## What needs to be done
Copy out every one of the records below word for word, but leave the pictures out.

## Record excerpts
******************************

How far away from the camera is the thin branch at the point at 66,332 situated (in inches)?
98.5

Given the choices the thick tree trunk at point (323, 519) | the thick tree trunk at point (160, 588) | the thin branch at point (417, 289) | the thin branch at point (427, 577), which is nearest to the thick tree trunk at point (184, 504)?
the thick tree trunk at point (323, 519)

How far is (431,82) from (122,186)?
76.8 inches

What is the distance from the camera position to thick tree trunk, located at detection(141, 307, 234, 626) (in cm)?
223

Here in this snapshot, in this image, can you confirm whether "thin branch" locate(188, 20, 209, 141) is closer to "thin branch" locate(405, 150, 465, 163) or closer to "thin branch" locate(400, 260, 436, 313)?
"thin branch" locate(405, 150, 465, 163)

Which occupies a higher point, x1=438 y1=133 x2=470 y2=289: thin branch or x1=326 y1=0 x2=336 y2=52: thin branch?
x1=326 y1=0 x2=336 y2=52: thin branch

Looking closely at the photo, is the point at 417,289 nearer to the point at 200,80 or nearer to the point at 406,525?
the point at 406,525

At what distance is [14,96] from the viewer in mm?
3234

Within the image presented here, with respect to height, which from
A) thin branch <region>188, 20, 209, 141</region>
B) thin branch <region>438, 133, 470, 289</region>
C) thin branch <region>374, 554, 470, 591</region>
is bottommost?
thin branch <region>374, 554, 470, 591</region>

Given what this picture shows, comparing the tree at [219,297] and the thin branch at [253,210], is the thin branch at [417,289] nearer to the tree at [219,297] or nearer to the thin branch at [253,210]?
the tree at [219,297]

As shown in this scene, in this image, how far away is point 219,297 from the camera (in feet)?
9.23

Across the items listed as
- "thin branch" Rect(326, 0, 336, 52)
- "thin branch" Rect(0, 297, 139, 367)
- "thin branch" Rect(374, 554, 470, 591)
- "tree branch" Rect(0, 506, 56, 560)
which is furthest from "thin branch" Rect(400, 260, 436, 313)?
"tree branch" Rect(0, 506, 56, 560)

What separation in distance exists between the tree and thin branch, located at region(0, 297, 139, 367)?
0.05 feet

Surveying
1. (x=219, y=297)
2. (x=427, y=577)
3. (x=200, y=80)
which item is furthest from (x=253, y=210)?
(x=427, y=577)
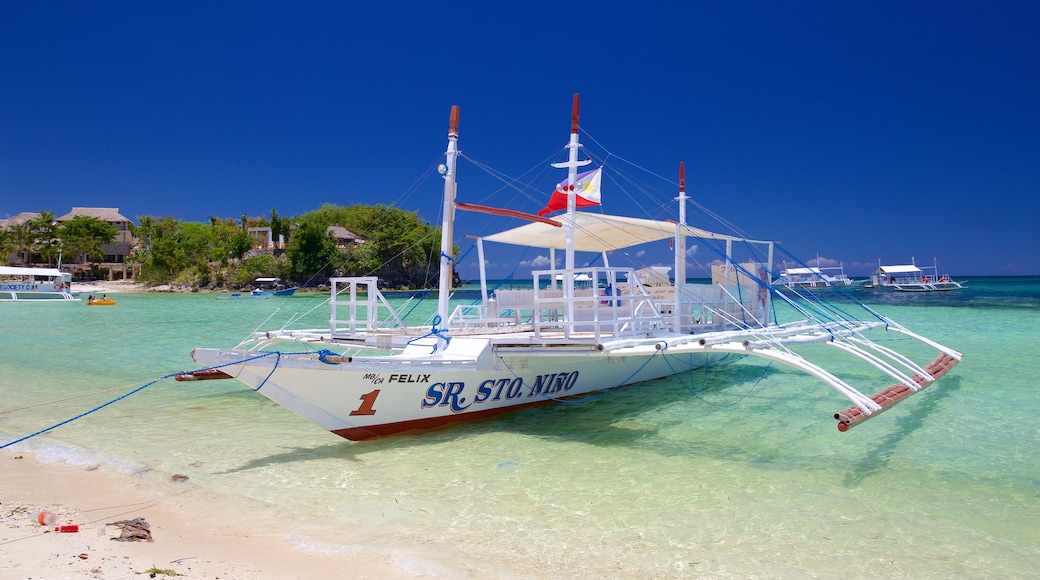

******************************

## Expected answer
How far away from the camera is the thin branch at the point at 66,332 situated (in inches)?
98.5

Given the choices the thick tree trunk at point (323, 519) | the thick tree trunk at point (160, 588) | the thin branch at point (417, 289) | the thin branch at point (427, 577), which is nearest to the thick tree trunk at point (184, 504)?
the thick tree trunk at point (323, 519)

How far is (431,82) from (122,186)?
76.8 inches

What is the distance from the camera position to thick tree trunk, located at detection(141, 307, 234, 626) (in cm)?
223

Here in this snapshot, in this image, can you confirm whether "thin branch" locate(188, 20, 209, 141) is closer to "thin branch" locate(405, 150, 465, 163) or closer to "thin branch" locate(400, 260, 436, 313)?
"thin branch" locate(405, 150, 465, 163)

Which occupies a higher point, x1=438 y1=133 x2=470 y2=289: thin branch or x1=326 y1=0 x2=336 y2=52: thin branch?
x1=326 y1=0 x2=336 y2=52: thin branch

Looking closely at the photo, is the point at 417,289 nearer to the point at 200,80 or nearer to the point at 406,525?
the point at 406,525

At what distance is [14,96] from the viewer in mm?
3234

Within the image presented here, with respect to height, which from
A) thin branch <region>188, 20, 209, 141</region>
B) thin branch <region>438, 133, 470, 289</region>
C) thin branch <region>374, 554, 470, 591</region>
is bottommost?
thin branch <region>374, 554, 470, 591</region>

Given what this picture shows, comparing the tree at [219,297] and the thin branch at [253,210], is the thin branch at [417,289] nearer to the tree at [219,297] or nearer to the thin branch at [253,210]?
the tree at [219,297]

As shown in this scene, in this image, how far away is point 219,297 from the camera (in feet)?
9.23

Across the items listed as
- "thin branch" Rect(326, 0, 336, 52)
- "thin branch" Rect(0, 297, 139, 367)
- "thin branch" Rect(374, 554, 470, 591)
- "tree branch" Rect(0, 506, 56, 560)
which is furthest from "thin branch" Rect(400, 260, 436, 313)?
"tree branch" Rect(0, 506, 56, 560)

What separation in distance exists between the tree and thin branch, located at region(0, 297, 139, 367)?
0.05 feet

Surveying
1. (x=219, y=297)
2. (x=427, y=577)
3. (x=200, y=80)
which item is furthest from (x=253, y=210)?
(x=427, y=577)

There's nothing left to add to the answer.